Any movement towards zero is an improvement, and at any time, the organization can say “great, this is enough for now, let’s go work on improving something else”.
This is how we shift to agile service delivery. You have a hypothesis on how to move towards zero. Go try to prove it. Maybe sometimes you’re right, and sometimes you’re not. Interest-holders have the option to redirect to more pressing initiatives. Iteration like this means more often check-ins, more opportunities to course-correct.
I know it can be scary not to have the certainty of X years of funding for a capital project. And perhaps this is where my private sector/MBA bias comes in. Maybe having a little bit of urgency around releasing value to users is good. When I was an intrapreneur and needed to keep making pitches back to my execs about whether I’d found market fit and had good retention of users, I never took for granted that I had the luxury of time to figure things out.
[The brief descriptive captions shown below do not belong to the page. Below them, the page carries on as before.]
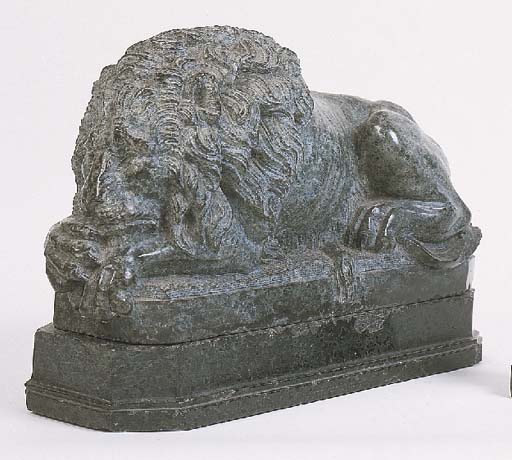 An Italian sculpted green serpentine marble model of a recumbent lion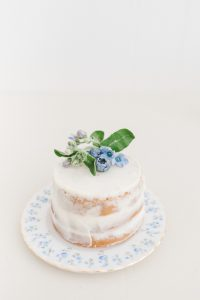 mini vanilla cake with small blue flowers and blueberries
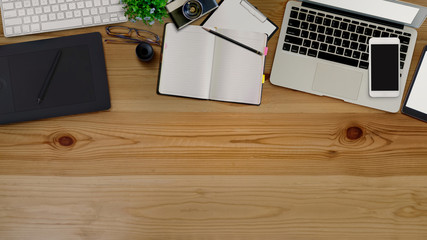 Top view of wood office desk table with office supplies.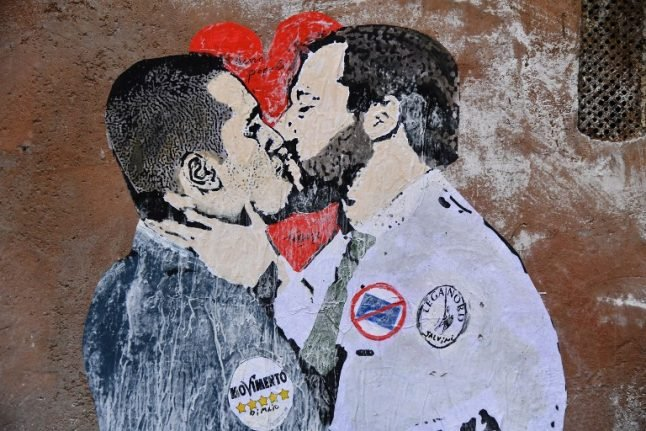 Rome mural shows Italy's political rivals kissing
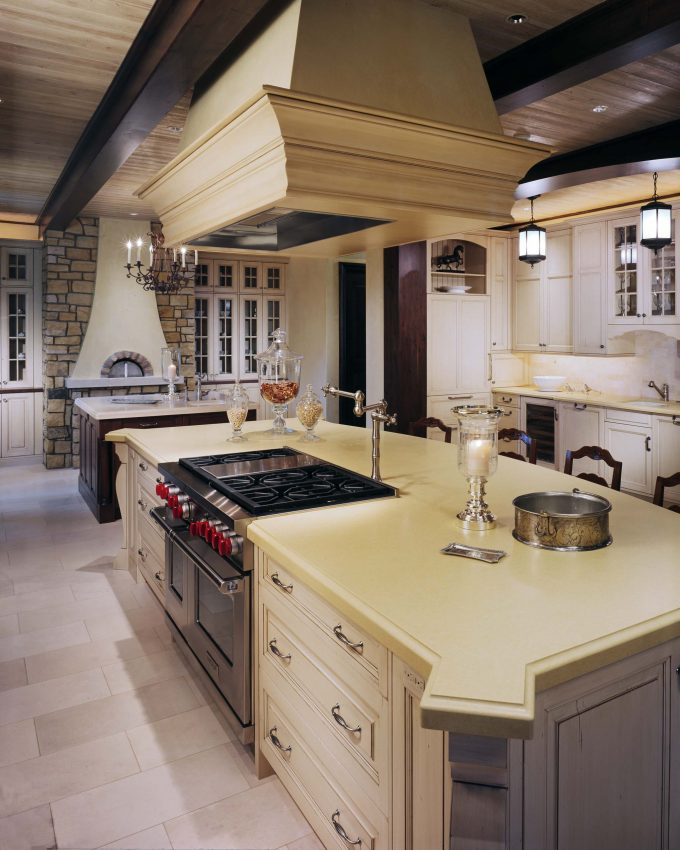 Custom Kitchen Islands With Pot Filler And Copper Range Hoods In Traditional Kitchen With Black Chandelier And Pendant Lighting Plus Sconces Also Laminate Tile Flooring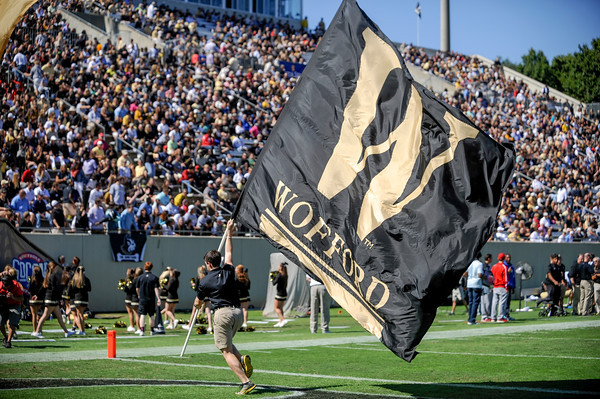 Student running Wofford flag across the football field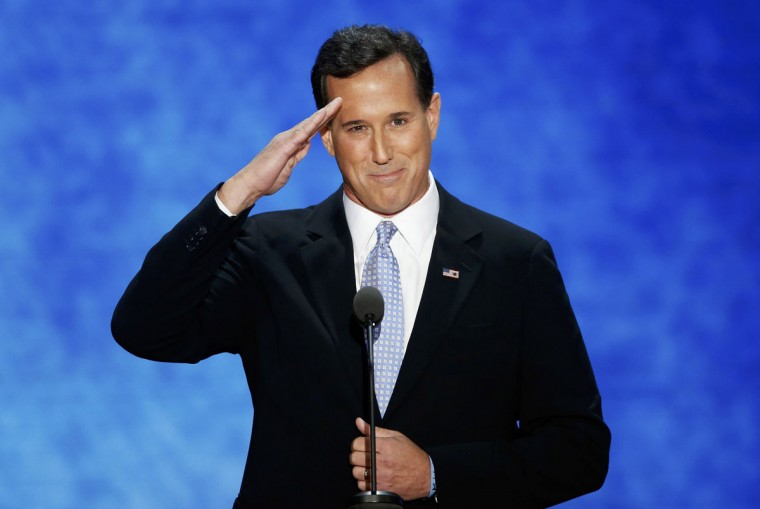 Former U.S. Republican presidential candidate Rick Santorum salutes as he arrives to address delegates during the second session of the Republican National Convention in Tampa, Florida, August 28, 2012. (Mike Segar/Reuters)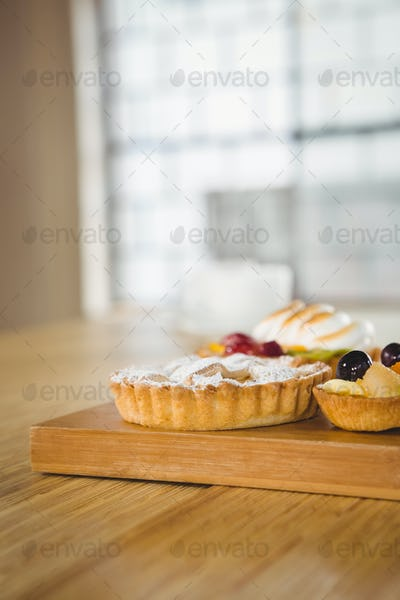 Pies on a wooden table in a cafe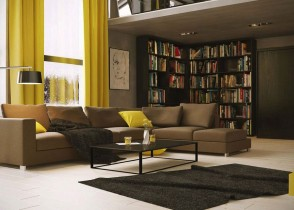 Michal-Skitomek-living-with-library-and-yellow-accents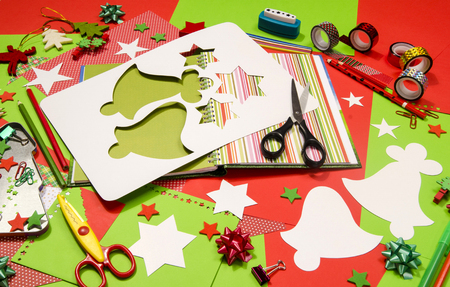craft supplies: Arts and craft supplies for Christmas. Red and green color paper, pencils, different washi tapes, craft scissors, scrapbook agenda, cardboard bell cut and decorations.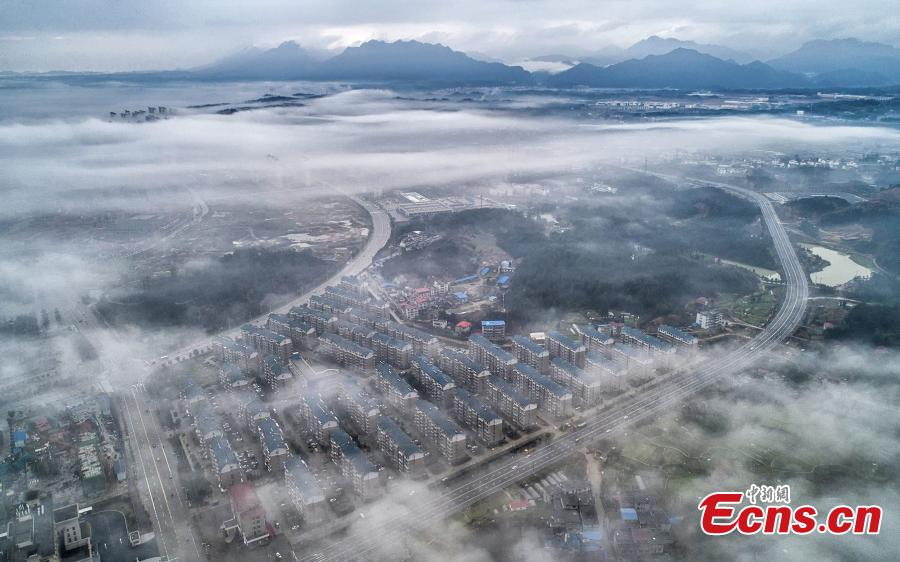 A drone photo taken on March 5, 2019 shows the skyline of Wuning County in Jiangxi Province under heavy fog. (Photo: China News Service/Luo Xingang)
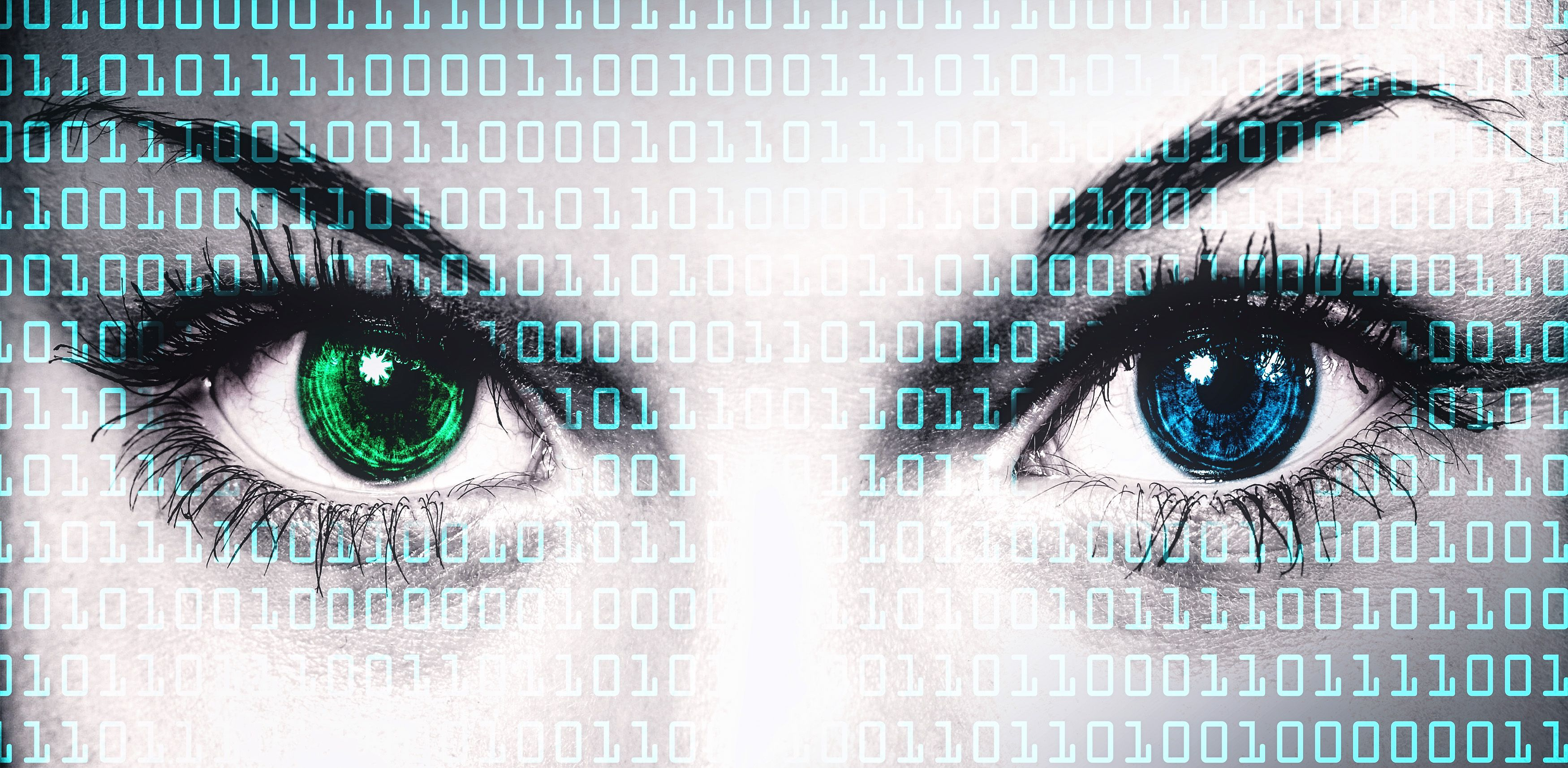 Binary computer code on human face - Online privacy concept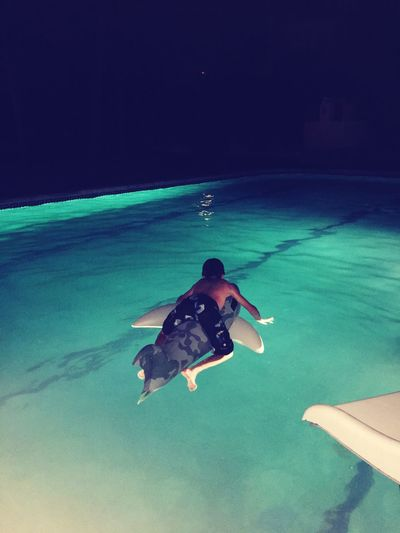 Rear view of shirtless boy surfboarding on swimming pool at night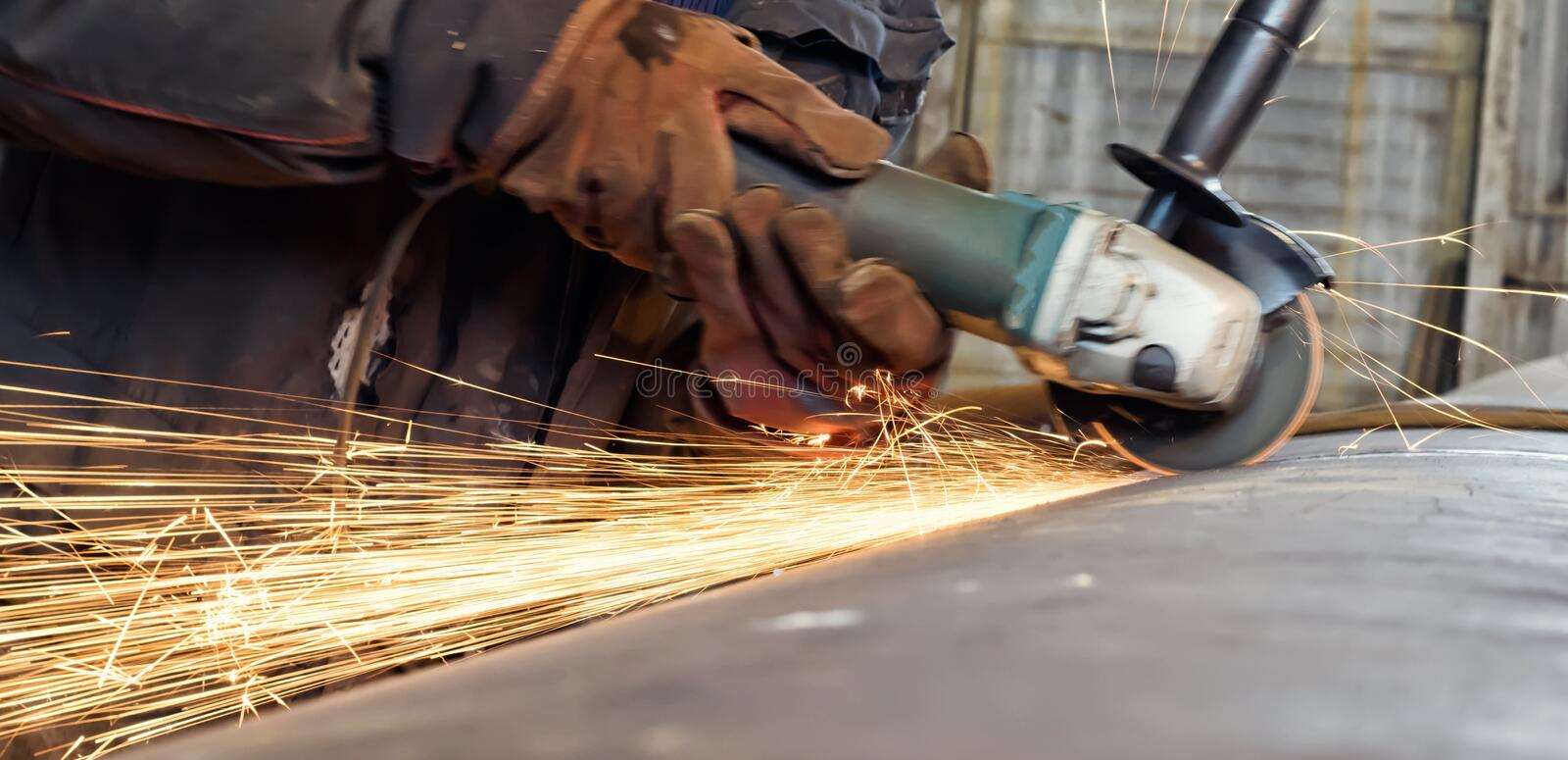 Sparks when machining a weld bead on the pipe. Mechanized cleaning of the root surface of the weld control sample of thick-walled stainless steel pipe stock photography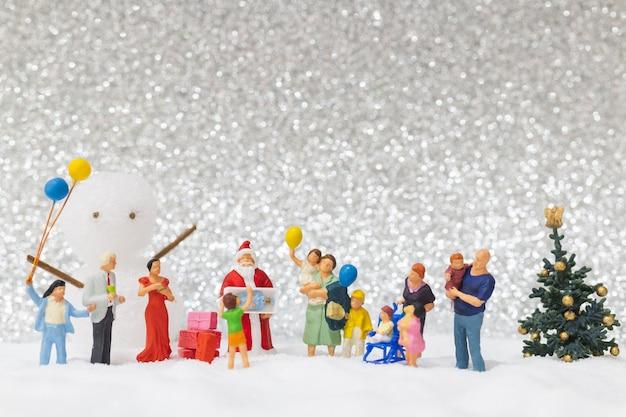 Miniaturleute: santa claus und kinder mit schneehintergrund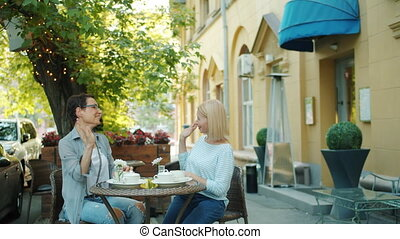 Joyful ladies chatting then doing high-five in outdoor cafe...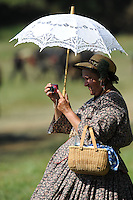 NWA Democrat-Gazette/ANDY SHUPE<br /> Ginger Johnson of Oak Grove, Mo., takes a photograph from the edge of the battlefield Saturday, Sept. 26, 2015, during a re-enactment of the Civil War Battle of Pea Ridge in Pea Ridge. Visit nwadg.com/photos to see more photos from the weekend.
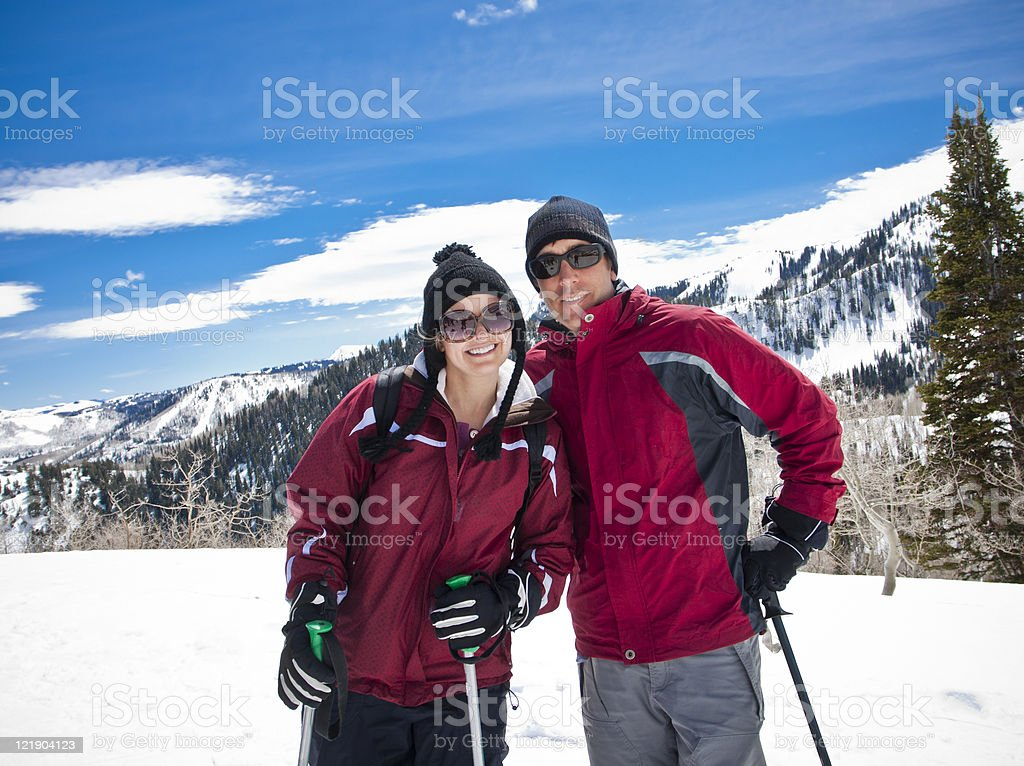 Attractive Young Couple on a Ski Vacation royalty-free stock photo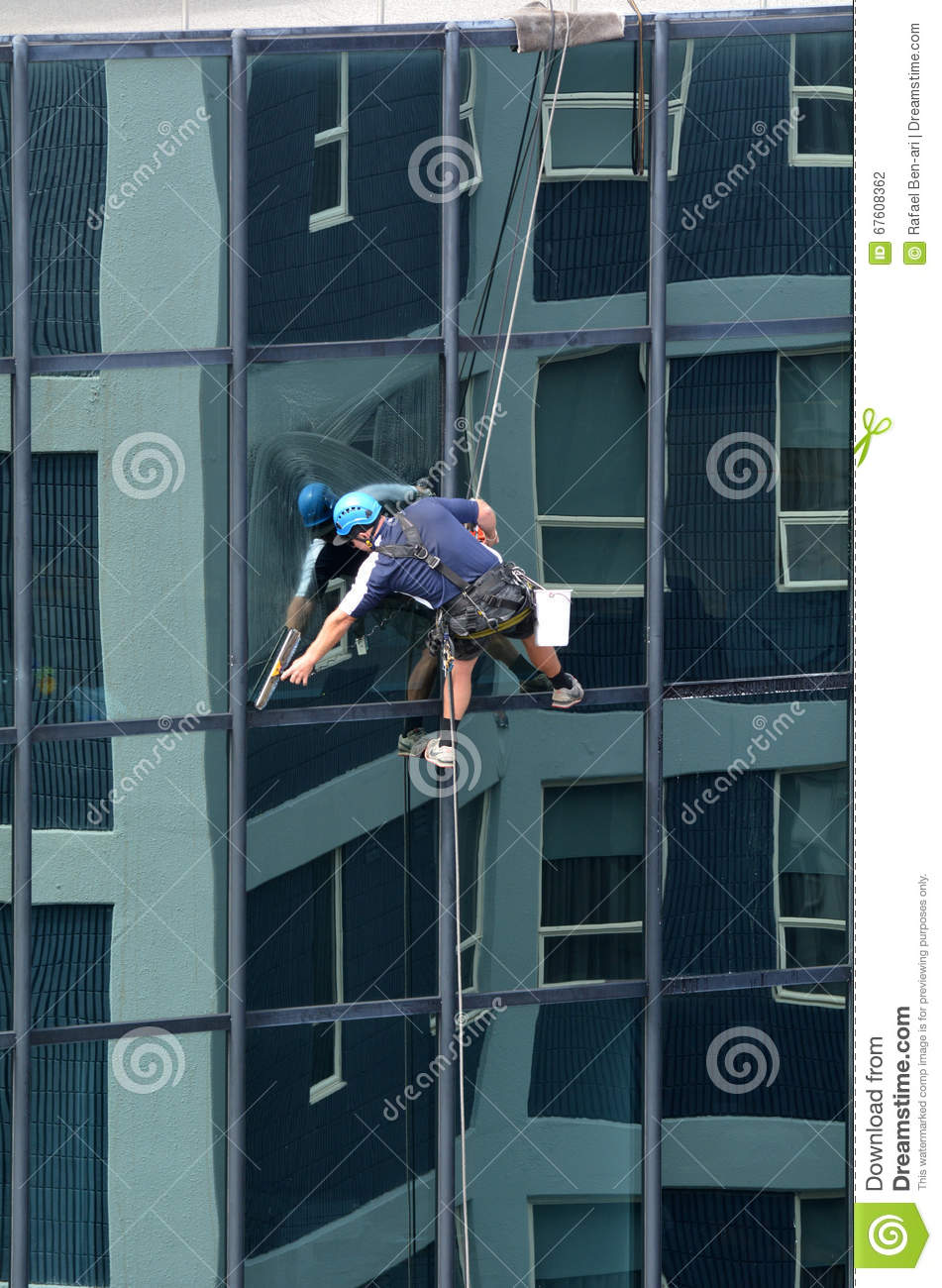 window cleaner works on high rise building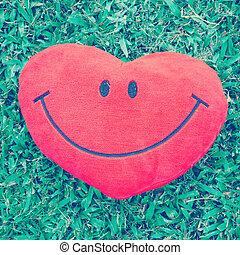Big love heart shape pillow on green grass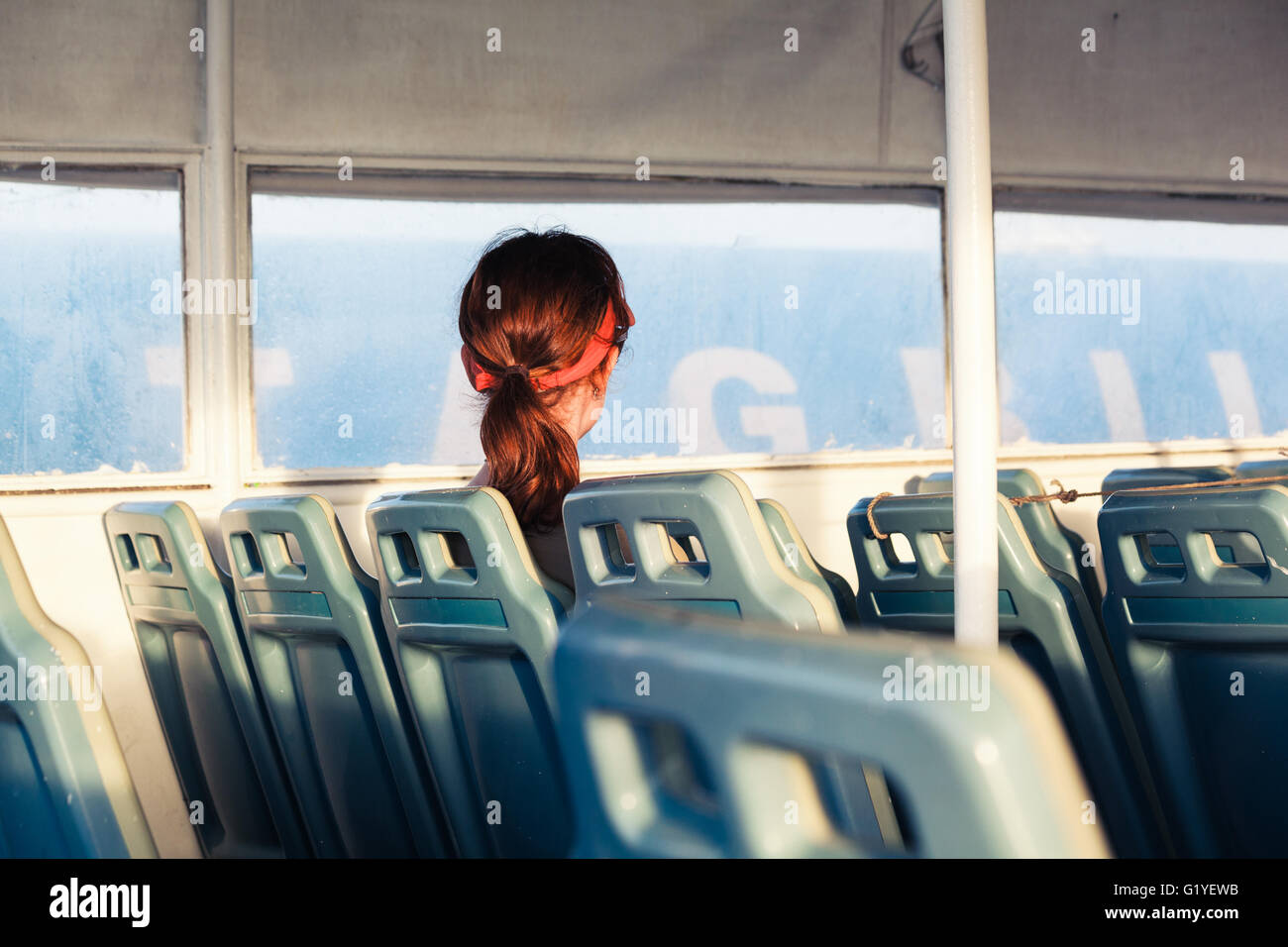 A young woman is sitting by herself on a ferry - Stock Image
If I was successful, the project was (likely) going to keep being funded. But if I wasn’t demonstrating value, then it made sense for my organization to invest in something else.
They didn’t owe me anything.
Yet you could argue they owed their customers ongoing improvements. If my product wasn’t hitting the mark, my efforts should be applied somewhere else.
So you see, being user centric can actually mean an organization choosing not to invest in something. There is not enough time and money to do everything. Organizations need to make choices to optimize with their limited resources.
It is our job as service designers to make it easy for our interest holders to support what we believe is best.
And.. I’m spent. For now. apologies for the rambling. Many thoughts.. not sure which strings to pull on yet.